David Rayner said...

Mason, it's time to wake up and smell the coffee:) Simulus was a massive one time spending (really payoffs to union democrat voters) that was 100% debt spending. I think you are trying to obfuscate the issue. Tax revenues are what matter. The tax rates that maximize revenue are the correct rates. The largest tax collection years ever were under the 35% marginal rate. We don't collect too little, we spend too much. If you want to do some math, why not compare the inflation rate with the rate of federal spending over the past 20 years. I don't have to do the math b/c I know what the answer will be...too much spending.

David Rayner said...

Thanks for commenting Rebecca! Much appreciated.

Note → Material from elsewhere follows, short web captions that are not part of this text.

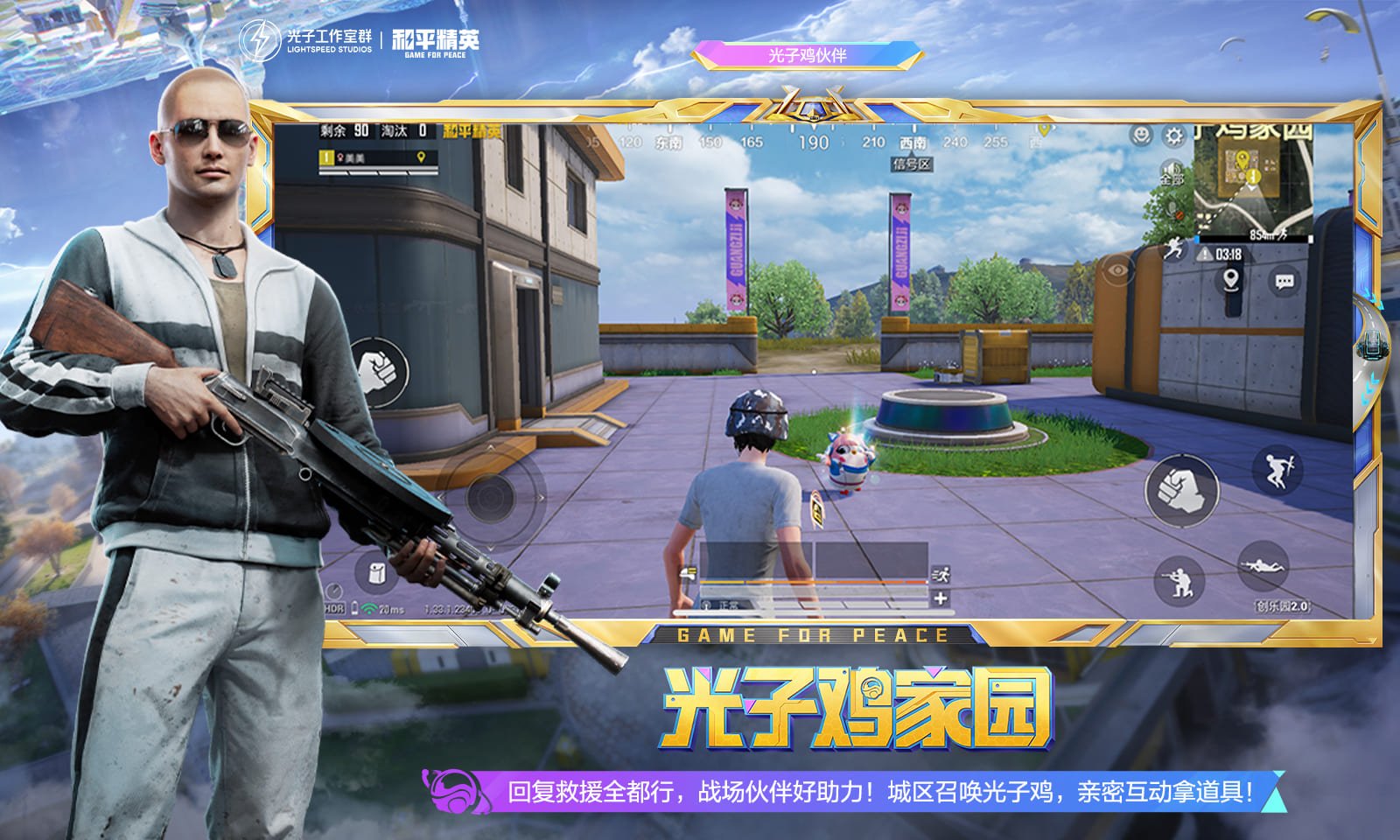 星露谷物语 年度版 截图22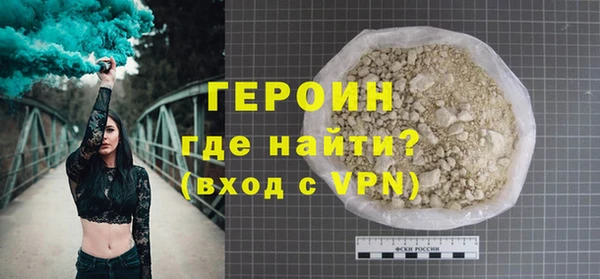 гидра Балабаново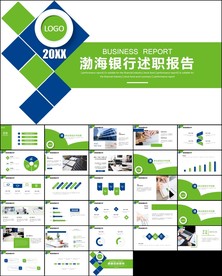2019渤海银行总结汇报ppt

I hope I get some free spenders to at least reconsider their position.

Mason said...

Well, I think we just disagree on what the government should be doing, and on taxes. My view is that successful people benefit the most from the institutions of government that are necessary for wealth creation (enforcement of contracts, property rights, provision of public goods, etc.) and thus should pay more to support those institutions.

P.S. I'm meeting with John Wyatt tomorrow, thanks for setting that up! I will refrain from bleeding heart lefty rants when talking to him...

David Rayner said...

All good. Good luck tomorrow. John is one of the nicest guys you will ever meet. I saw him yesterday. I think you can help them. Let me know how it goes.